Document segment:
▼▼▼

Monika Starosta
- Country (sports): Poland
- Born: 21 December 1972 (age 52)
- Prize money: $24,550

Singles
- Highest ranking: No. 362 (18 October 1993)

Doubles
- Highest ranking: No. 311 (8 August 1994)

= Monika Starosta =

Polish tennis player

Monika Starosta (born 21 December 1972) is a former professional tennis player from Poland.

Starosta competed on the ITF circuit in the 1990s and reached a best singles ranking of 362 in the world.

During her career she appeared in one Fed Cup tie for Poland, against Belarus in 1997.

▲▲▲

Given information:
▼▼▼

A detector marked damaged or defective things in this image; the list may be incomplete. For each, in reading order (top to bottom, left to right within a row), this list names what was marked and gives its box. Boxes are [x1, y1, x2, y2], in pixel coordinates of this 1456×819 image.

▲▲▲
▼▼▼

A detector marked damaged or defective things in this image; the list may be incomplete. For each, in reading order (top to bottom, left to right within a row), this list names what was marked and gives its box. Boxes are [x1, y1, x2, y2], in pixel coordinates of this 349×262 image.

▲▲▲

Work task:
Copy out the profile of Monika Starosta word for word, from start to finish.

Solution for this exercise:
Monika Starosta
- Country (sports): Poland
- Born: 21 December 1972 (age 52)
- Prize money: $24,550

Singles
- Highest ranking: No. 362 (18 October 1993)

Doubles
- Highest ranking: No. 311 (8 August 1994)

= Monika Starosta =

Polish tennis player

Monika Starosta (born 21 December 1972) is a former professional tennis player from Poland.

Starosta competed on the ITF circuit in the 1990s and reached a best singles ranking of 362 in the world.

During her career she appeared in one Fed Cup tie for Poland, against Belarus in 1997.